Monseñor Oder, quien es el encargado de llevar la causa de beatificación, registra a Karol Wojtyla desde su infancia (hay anécdotas maravillosas de su cercanía con la comunidad judía de su pueblo natal, o de su entrega como monaguillo) hasta su muerte, ocurrida el sábado 2 de abril de 2005, a las 21:37 horas. Desde luego, pasa revista a los 26 años, 5 meses y 17 días de su pontificado, haciendo especial énfasis en aquella enorme representación de la fe cristiana con la que nos regaló la última ocasión que bendijo a la multitud en la Plaza de San Pedro el miércoles 30 de marzo, durante la Audiencia General que no pudo pronunciar, pero que dijo más del que espera en Cristo que mil discursos.

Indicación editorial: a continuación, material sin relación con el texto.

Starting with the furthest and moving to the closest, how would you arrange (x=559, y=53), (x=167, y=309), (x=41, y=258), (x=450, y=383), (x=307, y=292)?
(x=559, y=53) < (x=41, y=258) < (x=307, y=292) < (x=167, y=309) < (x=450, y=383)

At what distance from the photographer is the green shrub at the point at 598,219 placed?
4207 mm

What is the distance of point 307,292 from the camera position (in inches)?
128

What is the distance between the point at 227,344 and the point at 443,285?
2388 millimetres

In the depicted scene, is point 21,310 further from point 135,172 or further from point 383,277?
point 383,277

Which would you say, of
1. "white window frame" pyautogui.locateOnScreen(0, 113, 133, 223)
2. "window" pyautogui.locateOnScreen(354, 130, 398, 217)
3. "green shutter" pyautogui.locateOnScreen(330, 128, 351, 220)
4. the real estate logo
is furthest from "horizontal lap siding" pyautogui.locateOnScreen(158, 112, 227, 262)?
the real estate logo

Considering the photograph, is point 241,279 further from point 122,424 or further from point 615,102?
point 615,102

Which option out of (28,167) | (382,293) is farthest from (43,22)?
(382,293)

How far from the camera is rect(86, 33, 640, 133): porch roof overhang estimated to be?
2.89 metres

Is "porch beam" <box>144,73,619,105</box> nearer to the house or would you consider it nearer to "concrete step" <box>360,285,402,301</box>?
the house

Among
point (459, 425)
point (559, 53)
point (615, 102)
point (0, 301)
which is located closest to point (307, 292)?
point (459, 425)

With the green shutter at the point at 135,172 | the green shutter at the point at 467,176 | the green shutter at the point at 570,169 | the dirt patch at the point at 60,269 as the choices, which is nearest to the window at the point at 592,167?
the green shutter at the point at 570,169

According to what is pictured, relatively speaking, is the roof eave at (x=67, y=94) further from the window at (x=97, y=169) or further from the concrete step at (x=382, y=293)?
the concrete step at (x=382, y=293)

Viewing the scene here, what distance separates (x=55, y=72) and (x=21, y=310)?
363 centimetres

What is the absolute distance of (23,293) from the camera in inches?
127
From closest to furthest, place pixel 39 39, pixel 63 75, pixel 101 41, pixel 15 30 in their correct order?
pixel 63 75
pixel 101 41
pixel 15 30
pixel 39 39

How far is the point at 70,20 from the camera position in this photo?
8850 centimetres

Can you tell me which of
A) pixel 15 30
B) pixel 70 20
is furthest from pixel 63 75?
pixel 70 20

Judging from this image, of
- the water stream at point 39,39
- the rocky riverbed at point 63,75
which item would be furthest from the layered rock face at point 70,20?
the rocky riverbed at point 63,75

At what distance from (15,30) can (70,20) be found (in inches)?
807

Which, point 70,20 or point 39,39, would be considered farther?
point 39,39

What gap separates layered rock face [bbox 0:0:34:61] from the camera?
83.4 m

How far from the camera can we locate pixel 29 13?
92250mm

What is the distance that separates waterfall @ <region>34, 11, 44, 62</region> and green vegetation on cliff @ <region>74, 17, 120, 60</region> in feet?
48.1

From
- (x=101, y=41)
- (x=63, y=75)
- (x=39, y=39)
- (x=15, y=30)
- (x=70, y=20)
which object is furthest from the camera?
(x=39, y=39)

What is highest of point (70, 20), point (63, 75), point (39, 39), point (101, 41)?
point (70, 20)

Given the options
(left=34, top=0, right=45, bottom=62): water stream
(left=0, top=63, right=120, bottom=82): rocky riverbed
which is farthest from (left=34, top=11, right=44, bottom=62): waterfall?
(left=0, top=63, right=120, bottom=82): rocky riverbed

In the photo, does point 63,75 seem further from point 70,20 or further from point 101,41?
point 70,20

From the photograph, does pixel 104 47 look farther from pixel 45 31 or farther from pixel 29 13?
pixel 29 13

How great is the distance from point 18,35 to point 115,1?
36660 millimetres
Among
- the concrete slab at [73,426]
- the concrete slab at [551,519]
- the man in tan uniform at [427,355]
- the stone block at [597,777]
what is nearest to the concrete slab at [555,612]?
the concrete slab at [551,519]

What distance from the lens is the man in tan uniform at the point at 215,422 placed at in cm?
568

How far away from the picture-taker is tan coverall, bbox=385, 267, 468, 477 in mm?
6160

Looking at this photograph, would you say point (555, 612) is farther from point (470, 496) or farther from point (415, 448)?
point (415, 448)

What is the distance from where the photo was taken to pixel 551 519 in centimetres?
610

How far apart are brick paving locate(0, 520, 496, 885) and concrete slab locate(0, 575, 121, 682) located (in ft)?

Él, que proclamó 483 santos y mil 345 beatos, fue un predestinado, también, a la santidad. En tres sencillos pasajes de su vida gira, metafóricamente, el texto:
En 1945, siendo estudiante de universidad y seminarista, en la residencia de los estudiantes de la Universidad Jagellonica, alguien pegó un letrero en la puerta de la habitación de Karol Wojtyla (tenía 24 años), que fue como una premonición de su futura vida sacerdotal. Decía el cartelito: Futuro Santo. Eso da idea de que sus compañeros lo veían en camino a serlo, por su bondad y entrega al prójimo. También por su buen humor.
En uno de los últimos años de su pontificado, el tercero más largo de la historia, si contamos el de San Pedro, una religiosa polaca que apoyaba al Papa en su vida cotidiana le dijo (porque lo veía muy agotado): “Me preocupa Su Santidad. El Papa le respondió al vuelo: “A mí también”. Lo cual implica que, no obstante los aplausos y el reconocimiento universal, el Papa sabía que debía seguir trabajando hasta el final por ganarse la gloria.
Finalmente, los cartelones que aquel 8 de abril de 2005, en sus funerales, aparecieron en la multitud presente: Santo ya. Quiere decir que no nada más murió en olor de muchedumbre, sino también en olor –ese olor penetrante, bellísimo, arrebatador— de santidad.
Quiera Dios que este sombrío 2011 –por decir algo, en el mes de abril— nos sea dada su beatificación, como un regalo del cielo: como una luz.